> _YOUR INSTRUCTIONS_:
Please return the data from the start through the line containing "pixel 418 382 → pixel 593 103 → pixel 52 264", copying every line exactly as it appears.

> _TASK DATA_:
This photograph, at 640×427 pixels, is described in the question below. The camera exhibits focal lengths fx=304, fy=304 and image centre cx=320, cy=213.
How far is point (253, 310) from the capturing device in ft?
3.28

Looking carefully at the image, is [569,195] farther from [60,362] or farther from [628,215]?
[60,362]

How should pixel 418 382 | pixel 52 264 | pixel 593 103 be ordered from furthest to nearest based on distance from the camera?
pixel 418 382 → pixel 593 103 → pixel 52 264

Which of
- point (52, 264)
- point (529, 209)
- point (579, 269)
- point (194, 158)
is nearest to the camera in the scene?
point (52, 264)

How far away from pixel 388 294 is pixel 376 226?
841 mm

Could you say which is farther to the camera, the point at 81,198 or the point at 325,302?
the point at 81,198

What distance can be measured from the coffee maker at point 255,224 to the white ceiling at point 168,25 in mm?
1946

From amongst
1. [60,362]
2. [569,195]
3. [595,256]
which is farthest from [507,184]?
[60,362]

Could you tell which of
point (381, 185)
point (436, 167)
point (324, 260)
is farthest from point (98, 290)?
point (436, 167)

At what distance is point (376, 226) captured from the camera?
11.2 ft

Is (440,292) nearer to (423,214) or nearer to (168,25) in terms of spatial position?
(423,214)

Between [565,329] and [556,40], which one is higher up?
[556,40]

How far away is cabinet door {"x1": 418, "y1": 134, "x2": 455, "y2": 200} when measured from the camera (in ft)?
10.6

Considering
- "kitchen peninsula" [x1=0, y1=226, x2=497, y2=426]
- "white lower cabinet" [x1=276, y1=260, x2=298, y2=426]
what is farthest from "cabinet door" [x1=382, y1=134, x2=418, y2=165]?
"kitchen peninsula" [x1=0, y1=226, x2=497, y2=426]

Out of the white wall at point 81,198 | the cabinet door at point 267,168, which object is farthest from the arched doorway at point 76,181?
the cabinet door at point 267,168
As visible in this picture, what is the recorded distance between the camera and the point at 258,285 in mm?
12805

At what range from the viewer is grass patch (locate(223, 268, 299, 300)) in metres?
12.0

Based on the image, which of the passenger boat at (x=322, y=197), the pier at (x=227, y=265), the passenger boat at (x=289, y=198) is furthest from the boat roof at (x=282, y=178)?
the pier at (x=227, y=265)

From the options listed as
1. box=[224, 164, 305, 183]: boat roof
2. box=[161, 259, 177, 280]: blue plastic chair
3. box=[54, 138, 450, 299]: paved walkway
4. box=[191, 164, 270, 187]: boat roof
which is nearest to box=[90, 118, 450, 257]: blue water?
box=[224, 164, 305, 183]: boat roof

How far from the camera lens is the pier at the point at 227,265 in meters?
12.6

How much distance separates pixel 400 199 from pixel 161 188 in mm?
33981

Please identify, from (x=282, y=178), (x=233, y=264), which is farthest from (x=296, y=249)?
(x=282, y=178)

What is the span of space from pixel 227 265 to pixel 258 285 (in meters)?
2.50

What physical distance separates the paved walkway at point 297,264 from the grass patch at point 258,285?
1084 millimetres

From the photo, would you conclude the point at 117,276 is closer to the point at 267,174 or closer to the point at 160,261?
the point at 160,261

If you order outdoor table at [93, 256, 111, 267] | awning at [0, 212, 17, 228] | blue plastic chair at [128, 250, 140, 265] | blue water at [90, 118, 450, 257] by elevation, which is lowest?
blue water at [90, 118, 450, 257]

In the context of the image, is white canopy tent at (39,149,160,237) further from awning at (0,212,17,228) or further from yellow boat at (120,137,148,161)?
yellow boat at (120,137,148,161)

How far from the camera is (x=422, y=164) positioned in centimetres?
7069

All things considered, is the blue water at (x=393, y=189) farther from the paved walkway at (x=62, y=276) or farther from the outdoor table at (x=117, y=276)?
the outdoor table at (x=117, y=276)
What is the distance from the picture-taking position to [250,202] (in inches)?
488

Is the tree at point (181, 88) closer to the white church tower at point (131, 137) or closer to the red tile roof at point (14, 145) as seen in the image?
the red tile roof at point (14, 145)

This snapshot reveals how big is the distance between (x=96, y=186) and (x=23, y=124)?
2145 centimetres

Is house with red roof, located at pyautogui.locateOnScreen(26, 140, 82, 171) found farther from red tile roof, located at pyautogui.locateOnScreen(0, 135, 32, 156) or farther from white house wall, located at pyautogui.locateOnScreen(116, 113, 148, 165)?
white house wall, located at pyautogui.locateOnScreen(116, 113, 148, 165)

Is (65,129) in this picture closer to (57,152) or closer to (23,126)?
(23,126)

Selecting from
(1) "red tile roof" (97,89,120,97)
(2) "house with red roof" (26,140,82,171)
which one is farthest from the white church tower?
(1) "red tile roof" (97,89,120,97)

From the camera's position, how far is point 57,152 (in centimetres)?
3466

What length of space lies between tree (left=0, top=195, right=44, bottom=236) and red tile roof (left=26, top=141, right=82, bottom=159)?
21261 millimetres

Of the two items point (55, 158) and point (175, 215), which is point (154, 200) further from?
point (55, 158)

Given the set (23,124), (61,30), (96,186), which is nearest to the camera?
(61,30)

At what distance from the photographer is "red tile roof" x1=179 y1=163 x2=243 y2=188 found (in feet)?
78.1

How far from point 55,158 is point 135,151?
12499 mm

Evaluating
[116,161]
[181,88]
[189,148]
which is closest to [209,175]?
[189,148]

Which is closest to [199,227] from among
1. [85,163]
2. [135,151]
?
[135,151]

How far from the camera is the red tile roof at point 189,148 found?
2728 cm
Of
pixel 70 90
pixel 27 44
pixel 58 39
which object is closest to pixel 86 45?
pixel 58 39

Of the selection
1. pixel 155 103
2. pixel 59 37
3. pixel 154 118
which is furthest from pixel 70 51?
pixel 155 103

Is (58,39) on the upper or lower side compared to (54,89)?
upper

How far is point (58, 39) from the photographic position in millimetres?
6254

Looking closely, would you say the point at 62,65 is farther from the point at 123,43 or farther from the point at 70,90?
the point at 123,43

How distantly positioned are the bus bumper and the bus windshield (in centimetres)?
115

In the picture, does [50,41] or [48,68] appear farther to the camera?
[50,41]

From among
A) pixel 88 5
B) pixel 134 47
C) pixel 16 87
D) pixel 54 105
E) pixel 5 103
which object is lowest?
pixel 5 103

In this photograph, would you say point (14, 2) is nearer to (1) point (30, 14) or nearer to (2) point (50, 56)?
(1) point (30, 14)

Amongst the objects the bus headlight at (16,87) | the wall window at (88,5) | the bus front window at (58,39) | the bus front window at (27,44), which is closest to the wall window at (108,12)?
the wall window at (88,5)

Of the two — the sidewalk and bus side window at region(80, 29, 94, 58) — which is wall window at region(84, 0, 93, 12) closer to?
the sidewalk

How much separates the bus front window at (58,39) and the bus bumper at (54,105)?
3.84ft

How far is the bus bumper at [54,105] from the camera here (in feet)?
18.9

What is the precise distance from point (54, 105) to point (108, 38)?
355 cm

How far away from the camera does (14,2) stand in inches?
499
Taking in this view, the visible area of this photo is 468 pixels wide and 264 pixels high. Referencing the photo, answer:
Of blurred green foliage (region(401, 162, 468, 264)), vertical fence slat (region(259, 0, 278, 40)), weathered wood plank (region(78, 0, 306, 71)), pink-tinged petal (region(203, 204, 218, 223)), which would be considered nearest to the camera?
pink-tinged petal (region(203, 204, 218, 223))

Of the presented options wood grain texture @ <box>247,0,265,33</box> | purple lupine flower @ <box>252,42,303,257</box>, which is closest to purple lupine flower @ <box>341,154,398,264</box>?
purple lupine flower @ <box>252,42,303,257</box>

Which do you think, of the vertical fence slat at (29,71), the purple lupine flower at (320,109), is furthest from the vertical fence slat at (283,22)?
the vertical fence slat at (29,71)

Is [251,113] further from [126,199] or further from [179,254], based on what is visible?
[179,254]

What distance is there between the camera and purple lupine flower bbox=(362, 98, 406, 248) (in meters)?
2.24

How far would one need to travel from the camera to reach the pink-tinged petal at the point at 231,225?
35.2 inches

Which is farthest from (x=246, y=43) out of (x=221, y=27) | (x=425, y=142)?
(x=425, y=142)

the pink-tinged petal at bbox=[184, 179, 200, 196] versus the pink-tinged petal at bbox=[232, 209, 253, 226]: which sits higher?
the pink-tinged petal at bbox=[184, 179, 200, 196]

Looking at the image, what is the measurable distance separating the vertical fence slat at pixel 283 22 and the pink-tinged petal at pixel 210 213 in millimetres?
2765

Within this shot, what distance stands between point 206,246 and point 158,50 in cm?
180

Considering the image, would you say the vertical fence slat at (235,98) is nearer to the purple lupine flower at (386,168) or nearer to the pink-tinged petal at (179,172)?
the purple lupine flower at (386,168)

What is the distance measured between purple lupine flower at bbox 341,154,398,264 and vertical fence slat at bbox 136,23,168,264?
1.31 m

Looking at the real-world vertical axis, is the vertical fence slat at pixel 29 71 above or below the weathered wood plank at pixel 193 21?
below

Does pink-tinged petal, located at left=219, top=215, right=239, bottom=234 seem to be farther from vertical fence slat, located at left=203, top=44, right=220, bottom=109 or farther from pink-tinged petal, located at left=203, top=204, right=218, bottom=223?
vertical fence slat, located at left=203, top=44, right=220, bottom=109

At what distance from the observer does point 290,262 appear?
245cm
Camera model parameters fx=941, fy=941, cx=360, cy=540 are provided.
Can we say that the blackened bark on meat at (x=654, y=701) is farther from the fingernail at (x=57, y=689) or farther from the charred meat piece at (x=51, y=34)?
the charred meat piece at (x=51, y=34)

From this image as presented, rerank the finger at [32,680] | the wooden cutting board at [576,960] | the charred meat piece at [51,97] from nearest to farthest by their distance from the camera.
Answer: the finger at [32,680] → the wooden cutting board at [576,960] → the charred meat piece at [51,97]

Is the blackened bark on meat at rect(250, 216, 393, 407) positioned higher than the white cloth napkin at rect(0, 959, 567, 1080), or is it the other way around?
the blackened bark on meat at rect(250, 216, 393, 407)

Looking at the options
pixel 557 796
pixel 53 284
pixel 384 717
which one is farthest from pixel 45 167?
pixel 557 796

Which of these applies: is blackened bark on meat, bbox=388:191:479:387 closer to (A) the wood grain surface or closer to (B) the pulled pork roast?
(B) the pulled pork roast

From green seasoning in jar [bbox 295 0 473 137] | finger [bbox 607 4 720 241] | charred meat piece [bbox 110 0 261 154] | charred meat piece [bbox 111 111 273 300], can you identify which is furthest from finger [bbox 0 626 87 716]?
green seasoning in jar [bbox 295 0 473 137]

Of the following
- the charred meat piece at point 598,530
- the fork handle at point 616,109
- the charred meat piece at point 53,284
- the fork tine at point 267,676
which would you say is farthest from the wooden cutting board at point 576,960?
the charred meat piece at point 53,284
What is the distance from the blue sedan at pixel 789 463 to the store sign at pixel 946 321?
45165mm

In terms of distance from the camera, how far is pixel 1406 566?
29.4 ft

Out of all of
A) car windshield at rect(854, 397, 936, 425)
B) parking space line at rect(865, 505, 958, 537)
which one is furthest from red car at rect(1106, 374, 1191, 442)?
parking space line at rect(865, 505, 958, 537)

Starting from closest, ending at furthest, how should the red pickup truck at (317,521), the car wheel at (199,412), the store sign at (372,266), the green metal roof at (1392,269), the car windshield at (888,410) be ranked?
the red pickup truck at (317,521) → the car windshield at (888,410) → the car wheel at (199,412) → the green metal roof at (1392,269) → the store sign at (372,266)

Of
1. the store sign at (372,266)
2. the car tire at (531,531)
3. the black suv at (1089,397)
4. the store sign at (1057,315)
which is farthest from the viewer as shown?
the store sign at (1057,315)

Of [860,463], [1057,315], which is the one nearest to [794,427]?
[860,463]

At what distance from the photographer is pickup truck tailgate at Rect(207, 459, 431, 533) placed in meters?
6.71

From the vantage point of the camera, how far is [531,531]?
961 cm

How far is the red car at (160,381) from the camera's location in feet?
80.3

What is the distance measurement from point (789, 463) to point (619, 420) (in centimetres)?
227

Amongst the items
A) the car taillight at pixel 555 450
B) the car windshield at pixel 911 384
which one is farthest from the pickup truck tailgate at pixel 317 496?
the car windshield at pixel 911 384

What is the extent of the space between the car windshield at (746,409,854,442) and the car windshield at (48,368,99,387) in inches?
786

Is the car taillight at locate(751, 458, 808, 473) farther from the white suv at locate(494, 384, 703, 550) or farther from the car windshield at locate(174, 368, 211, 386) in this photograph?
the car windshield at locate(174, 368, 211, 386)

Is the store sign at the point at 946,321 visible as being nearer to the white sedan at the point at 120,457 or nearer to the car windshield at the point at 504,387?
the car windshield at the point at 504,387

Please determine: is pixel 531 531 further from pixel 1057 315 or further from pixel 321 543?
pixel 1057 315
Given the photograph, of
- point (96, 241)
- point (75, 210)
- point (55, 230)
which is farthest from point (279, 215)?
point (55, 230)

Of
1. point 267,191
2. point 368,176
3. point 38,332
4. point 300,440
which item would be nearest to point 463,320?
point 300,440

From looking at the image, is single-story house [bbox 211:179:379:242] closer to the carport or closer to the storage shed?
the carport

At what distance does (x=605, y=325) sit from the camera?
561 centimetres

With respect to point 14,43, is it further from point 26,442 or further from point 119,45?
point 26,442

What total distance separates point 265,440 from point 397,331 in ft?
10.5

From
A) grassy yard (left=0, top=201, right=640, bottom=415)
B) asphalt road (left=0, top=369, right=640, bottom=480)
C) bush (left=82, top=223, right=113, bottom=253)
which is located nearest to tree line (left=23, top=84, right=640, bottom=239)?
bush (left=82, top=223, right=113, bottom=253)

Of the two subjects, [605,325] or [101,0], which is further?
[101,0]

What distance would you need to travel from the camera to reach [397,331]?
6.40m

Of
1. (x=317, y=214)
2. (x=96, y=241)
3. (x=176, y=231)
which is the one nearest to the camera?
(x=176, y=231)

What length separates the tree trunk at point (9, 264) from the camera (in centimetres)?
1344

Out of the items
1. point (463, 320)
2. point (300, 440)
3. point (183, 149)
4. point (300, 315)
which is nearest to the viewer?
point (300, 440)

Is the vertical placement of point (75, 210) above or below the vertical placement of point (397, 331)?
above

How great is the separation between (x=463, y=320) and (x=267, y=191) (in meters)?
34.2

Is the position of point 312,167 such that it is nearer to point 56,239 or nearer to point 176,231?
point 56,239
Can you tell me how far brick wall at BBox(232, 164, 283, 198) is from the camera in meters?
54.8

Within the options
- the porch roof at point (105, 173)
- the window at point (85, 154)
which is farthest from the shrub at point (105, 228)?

> _RESULT OF THE EXERCISE_:
This photograph, at 640×427 pixels, is described in the question below. The camera exhibits focal lengths fx=304, fy=304 and image centre cx=320, cy=213.
How far is point (253, 310) from the capturing device in ft?
3.28

Looking carefully at the image, is [569,195] farther from [60,362] or farther from [628,215]?
[60,362]

How should pixel 418 382 | pixel 52 264 | pixel 593 103 be ordered from furthest to nearest based on distance from the camera?
pixel 418 382 → pixel 593 103 → pixel 52 264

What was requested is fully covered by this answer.